Relive Newfoundland's 1974 Reach for the Top trivia triumph in new book
44 years later, the winners and losers can recall almost every moment
What's the largest U.S. state by area? What's a cheroot? And what's the most common word in the English language?
The answers to those questions — particularly that last one — played a key part in a slice of Newfoundland and Labrador history back in the summer of 1974. As the province celebrated 25 years since Confederation, an underdog team of four teenagers clinched Newfoundland's first and only Reach for the Top national championship, as Peter Chafe correctly answered "the" in front of a hometown crowd in a CBC St. John's studio.
If all that sounds like a recipe for a good book, it now is one: Joan Sullivan's new oral history, Game, examines what the province was like in 1974 through the lens of that fateful final showdown between Team Newfoundland and Team Alberta. Forty-four years later, the game show's highs and lows are still vividly remembered by its teenage quiz whizzes.
"The energy in that studio, in the last couple of minutes before the siren goes off— it was electric," recalled Tom Harrington, then a member of the winning Gonzaga High Schoolteam, and now host of CBC Radio's The World This Hour.
"Cheroot, that was my downfall," lamented Ihor Gowda, of Edmonton's Archbishop O'Leary High. (For the record, it's a type of cigar.)
'It was huge'
For those unfamiliar with the quiz show, it's hard to underestimate Reach for the Top's decades of popularity across Canada, since the first televised championships in 1966 pitted high school trivia teams against each other in a bid for budding intellectual supremacy. A young Alex Trebek once hosted. So did Bob Cole of St. John's. By the '70s, a spot on your school's trivia team was highly coveted.
"It was huge," said Gowda, whose school had actually won the national championship in 1972.
"It was bigger than any sport or anything."
"In Gonzaga, trying out for the team was actually like trying out for the hockey team," said Harrington, who had two other siblings who made separate Reach for the Top appearances.

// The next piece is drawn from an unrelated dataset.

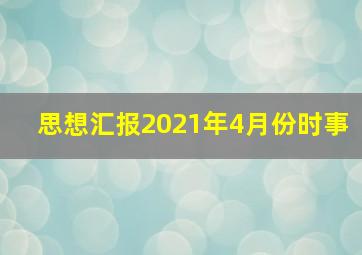 思想汇报2021年4月份时事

The teams treated trivia like a sport, too. Gowda said heading into the championships in St. John's, the O'Leary High team practised straight through two or three lunch hours a week. Harrington said Gonzaga went even further, using a set of homemade buzzers to practise with four to five times a week, plus weekend retreats and extra games organized by their coach.

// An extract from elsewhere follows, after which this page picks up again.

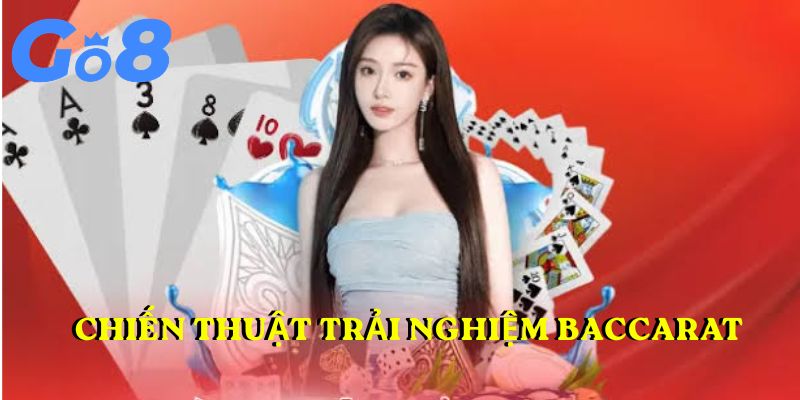 Chiến thuật trải nghiệm Baccarat tại GO8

"We felt we were very well prepared, but we also felt we were a dark horse," he told CBC Radio's On The Go.
"No one would be paying attention to us. Newfoundland had never won it before."
On the other hand, as the national championships dawned in St. John's, it was clear Alberta had the upper hand.

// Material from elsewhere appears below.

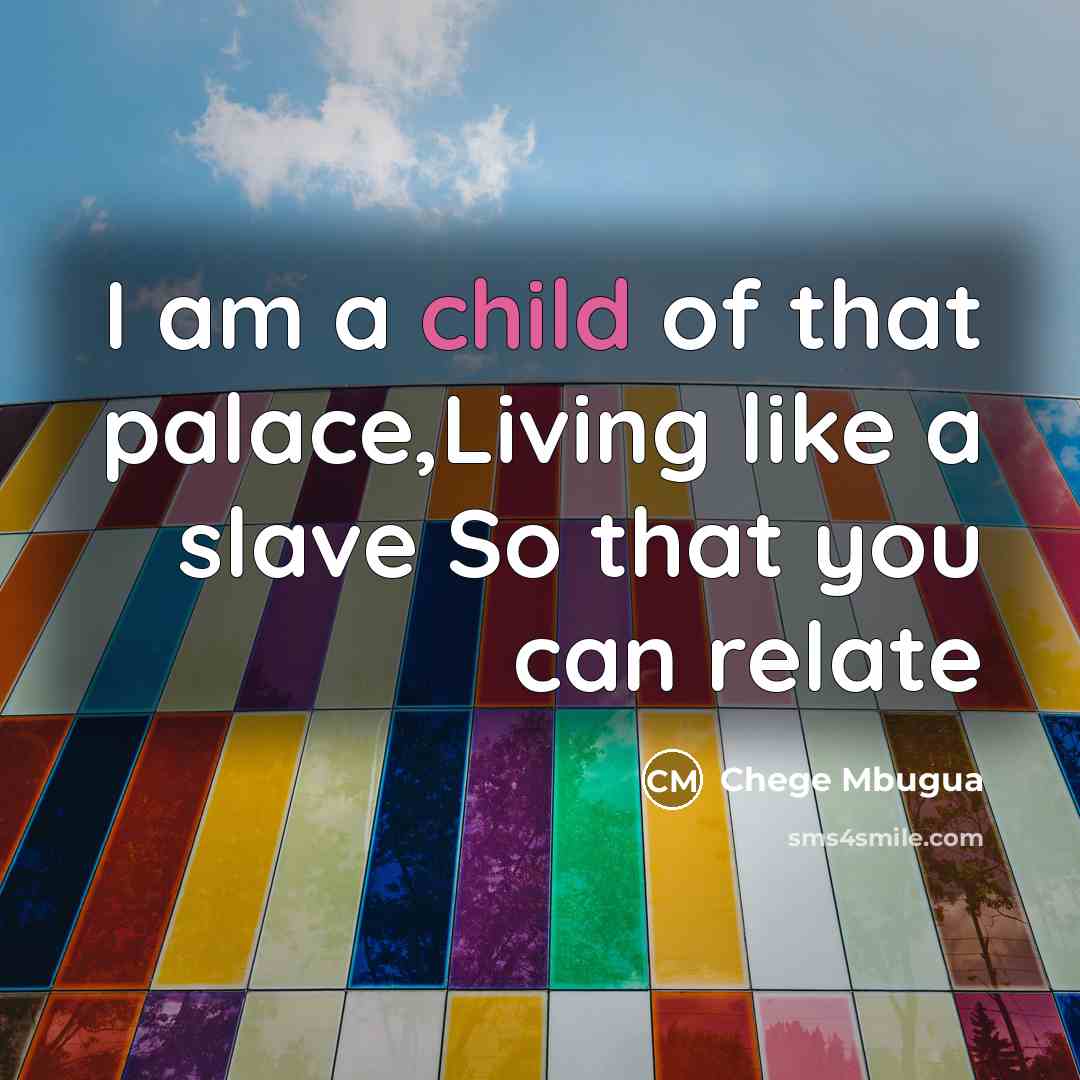 “I am a child of that palace,Living like a slave So that you can relate” quote by Chege Mbugua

"We had never lost a game. Ever," said Gowda, although he admitted in the tournament's early stages, he noticed Newfoundland "could be some trouble."
"I think we felt pretty confident during the tournament. We'd been playing really well going into the final game, and then something caught up with us."
That "something" was Harrington, Chafe, and their two other Newfoundland teammates, Sethu Reddy and Gerry Beresford, clad in their Gonzaga uniforms to create a sense of unity, even though the school had actually done away with the crested blazers a year before.
"We were just enjoying the ride, and suddenly we were kind of beating people and sneaking up on folks," recalled Harrington.
But Newfoundland didn't so much as sneak up in Alberta in the first half of the final match as run away with it, leading the westerners 185 to 55.
"I think we were just sweating bullets," said Gowda.
"Alberta came on like gangbusters in the second half of the game, and at one point it was actually tied," said Harrington.
In the last 10 seconds, with the Gonzaga boys clinging to a narrow lead, the two teams battled to the best of the brains' abilities. And as Chafe gave his final correct answer, the buzzer sounded, ending the game 300-270.
Chafe looked cool as a cucumber as his teammates hugged and jumped in the air. Team Alberta slumped in despair.
Those crystal-clear accounts testify to a simple quiz's lasting impact, and made researching Game a joy for Sullivan.
"Everybody remembered it pretty clearly," she said.
"It was a very special game, and I think it did open up really nicely into the idea of the being the first generation after Confederation and what was happening around that time."
That time didn't just include Prince Valiant haircuts and outrageous bowties — although there were plenty of each — but momentous provincial change, such as booming families and the end of Joey Smallwood's reign.
"I hope it's a fun read, but an informative one too. And maybe an enlightening one," said Sullivan.
"It's a great story, an underdog story."
Harrington and Gowda agreed the tournament was also about more than just trivia. The teenagers bonded despite their different upbringings, and explored aspects of Newfoundland culture. Harrington distinctly remembers the amazement of the Saskatchewan team seeing not only the ocean for the first time, but actually touching an iceberg. And for Gowda, even that final defeat no longer stings.
"Over the years, the disappointment fades. And what remains are actually the memories of the whole tournament, and not just the games."